Thu

Sep 21
2006

Dale Dougherty

Dale Dougherty

Deconstructing Databases

At EuroOSCON, Greg Stein of Google gave a talk about the open source software development tools offered for developers at Google Code and I came away with an unexpected insight into Web 2.0.

In describing the new bug tracking system, he said, that while he liked many existing bug systems, he realized there was an opportunity to redesign a new, much simpler bug tracking system for Google Code. The key he said was understanding that they had great full-text search tools available. That made them think differently about how to collect and organize the information in the bug "database." He believed that existing systems spent too much time deciding how to structure data entry and presenting a detailed form for users to fill out. They also then lock down the display of the information. He decided to keep structured data entry to a minimum and rely on text entry. A lot happens with labels/tags/keywords, for instance, to assign priority. The new bug submission form consisted of a text area with a few questions already inside it.

Greg makes a terrific point that could be applied more broadly to business applications, and might even be a design approach for Web 2.0 applications. A whole lot of effort goes into defining and refining the database structure behind most business apps. What is carefully placed in one bucket (or category or grouping) is not found when you look in another bucket. What if powerful full-text search tools change all that? What if instead of describing in detail the many specific fields of a record that might be important, and then having to train users on what they actually mean, and when to use them, you sidestep those tedious tasks and encourage users to write text. And write freely. The more the better. My hunch is that unstructured data can be richer and easier to collect than highly structured data, and therefore more valuable.

It would be an interesting exercise to look at overdesigned business applications and consider how they might be designed to look less like a database and more like a conversation.


tags: web 2.0  | comments: 17   | Sphere It
submit:

 
Previous  |  Next

0 TrackBacks

TrackBack URL for this entry: http://blogs.oreilly.com/cgi-bin/mt/mt-t.cgi/4931

Comments: 17

  Reilly Haes [09.21.06 04:29 PM]


There is a lot of merit to this approach.
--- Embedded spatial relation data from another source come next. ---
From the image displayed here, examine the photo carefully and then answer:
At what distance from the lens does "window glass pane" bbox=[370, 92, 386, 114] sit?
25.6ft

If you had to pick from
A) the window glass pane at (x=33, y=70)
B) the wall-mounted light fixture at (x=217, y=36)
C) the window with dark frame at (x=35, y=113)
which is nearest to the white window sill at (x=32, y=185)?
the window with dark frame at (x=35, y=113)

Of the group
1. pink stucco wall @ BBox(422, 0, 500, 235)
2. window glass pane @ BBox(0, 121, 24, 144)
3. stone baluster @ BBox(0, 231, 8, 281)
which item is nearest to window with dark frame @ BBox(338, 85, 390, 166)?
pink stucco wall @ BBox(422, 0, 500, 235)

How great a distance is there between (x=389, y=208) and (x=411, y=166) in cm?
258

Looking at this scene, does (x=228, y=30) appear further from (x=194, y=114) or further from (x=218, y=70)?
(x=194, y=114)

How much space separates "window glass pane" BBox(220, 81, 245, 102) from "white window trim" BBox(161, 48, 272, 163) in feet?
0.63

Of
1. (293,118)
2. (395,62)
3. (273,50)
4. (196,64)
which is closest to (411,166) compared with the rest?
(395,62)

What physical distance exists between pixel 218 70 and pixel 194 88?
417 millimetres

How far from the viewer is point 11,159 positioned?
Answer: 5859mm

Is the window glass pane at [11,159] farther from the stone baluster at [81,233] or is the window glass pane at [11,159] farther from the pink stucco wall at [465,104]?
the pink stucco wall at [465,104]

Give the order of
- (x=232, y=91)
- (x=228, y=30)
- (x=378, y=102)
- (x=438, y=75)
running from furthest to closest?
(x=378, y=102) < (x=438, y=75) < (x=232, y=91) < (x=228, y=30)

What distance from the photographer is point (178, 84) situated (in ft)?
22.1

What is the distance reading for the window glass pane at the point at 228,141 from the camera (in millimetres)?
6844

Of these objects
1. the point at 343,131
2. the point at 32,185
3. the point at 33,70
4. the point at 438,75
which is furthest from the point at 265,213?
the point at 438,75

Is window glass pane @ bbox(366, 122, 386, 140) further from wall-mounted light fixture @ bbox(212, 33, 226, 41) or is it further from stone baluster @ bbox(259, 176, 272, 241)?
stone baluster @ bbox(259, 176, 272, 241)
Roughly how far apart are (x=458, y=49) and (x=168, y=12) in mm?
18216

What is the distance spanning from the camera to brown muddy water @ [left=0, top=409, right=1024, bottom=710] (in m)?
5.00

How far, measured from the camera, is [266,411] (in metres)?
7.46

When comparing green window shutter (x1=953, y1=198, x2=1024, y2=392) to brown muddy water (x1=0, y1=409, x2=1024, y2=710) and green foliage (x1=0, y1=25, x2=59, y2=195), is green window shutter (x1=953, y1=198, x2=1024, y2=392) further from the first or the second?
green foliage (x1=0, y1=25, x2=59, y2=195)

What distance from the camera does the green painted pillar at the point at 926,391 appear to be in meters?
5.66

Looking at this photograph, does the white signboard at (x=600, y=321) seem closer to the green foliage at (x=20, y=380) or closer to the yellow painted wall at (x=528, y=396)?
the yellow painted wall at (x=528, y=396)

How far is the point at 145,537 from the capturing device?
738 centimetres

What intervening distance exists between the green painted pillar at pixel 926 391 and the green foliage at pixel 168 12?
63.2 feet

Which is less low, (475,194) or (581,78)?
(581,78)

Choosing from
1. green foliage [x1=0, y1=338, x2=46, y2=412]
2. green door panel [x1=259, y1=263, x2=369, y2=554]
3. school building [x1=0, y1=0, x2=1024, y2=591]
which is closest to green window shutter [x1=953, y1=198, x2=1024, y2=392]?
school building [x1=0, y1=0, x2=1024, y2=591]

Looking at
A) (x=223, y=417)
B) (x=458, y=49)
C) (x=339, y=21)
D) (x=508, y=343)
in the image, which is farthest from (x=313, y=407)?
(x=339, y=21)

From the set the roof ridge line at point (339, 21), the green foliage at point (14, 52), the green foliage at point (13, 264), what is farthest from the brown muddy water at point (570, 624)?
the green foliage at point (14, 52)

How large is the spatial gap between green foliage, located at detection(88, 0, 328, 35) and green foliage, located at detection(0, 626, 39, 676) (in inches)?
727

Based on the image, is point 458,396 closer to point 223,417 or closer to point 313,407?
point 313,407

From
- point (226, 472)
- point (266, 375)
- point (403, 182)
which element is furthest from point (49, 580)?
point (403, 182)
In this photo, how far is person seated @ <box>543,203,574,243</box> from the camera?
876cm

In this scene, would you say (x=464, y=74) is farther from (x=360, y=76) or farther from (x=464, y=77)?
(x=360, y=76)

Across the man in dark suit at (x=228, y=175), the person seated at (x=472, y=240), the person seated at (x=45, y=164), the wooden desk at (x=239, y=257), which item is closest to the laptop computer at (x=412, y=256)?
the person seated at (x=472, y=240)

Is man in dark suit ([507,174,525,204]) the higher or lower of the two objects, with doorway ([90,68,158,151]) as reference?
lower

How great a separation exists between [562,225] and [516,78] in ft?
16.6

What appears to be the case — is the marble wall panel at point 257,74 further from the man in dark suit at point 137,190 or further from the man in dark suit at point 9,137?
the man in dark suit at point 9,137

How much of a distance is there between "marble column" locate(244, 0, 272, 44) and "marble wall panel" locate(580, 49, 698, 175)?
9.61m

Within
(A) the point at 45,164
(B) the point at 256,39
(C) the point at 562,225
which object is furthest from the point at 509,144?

The trick is to figure out a good general way of handling data that is required to be present or even required to be structured. For example, there is data you MUST capture when take a customers order to buy or sell stock. Simply dividing the world into user-structured and program-structured halves is going to create cognitive dissonance. And telling the user that you couldn't parse out some required value will create angry users.

  Tom Brown [09.21.06 06:30 PM]

To play devil's advocate, consider a main difference between EBay and Amazon. With EBay, you use search instead of product ID like on Amazon. Because of this, EBay cannot do product reviews like Amazon can.

  Dick Weisinger [09.21.06 07:54 PM]

Full-text has dramatically improved the search and management of unstructured data, and I think it is great. Full-text provides an excellent supplement to structured metadata and good way to browse data. But for many applications, traditional structured metadata will be hard to totally replace with full-text alone.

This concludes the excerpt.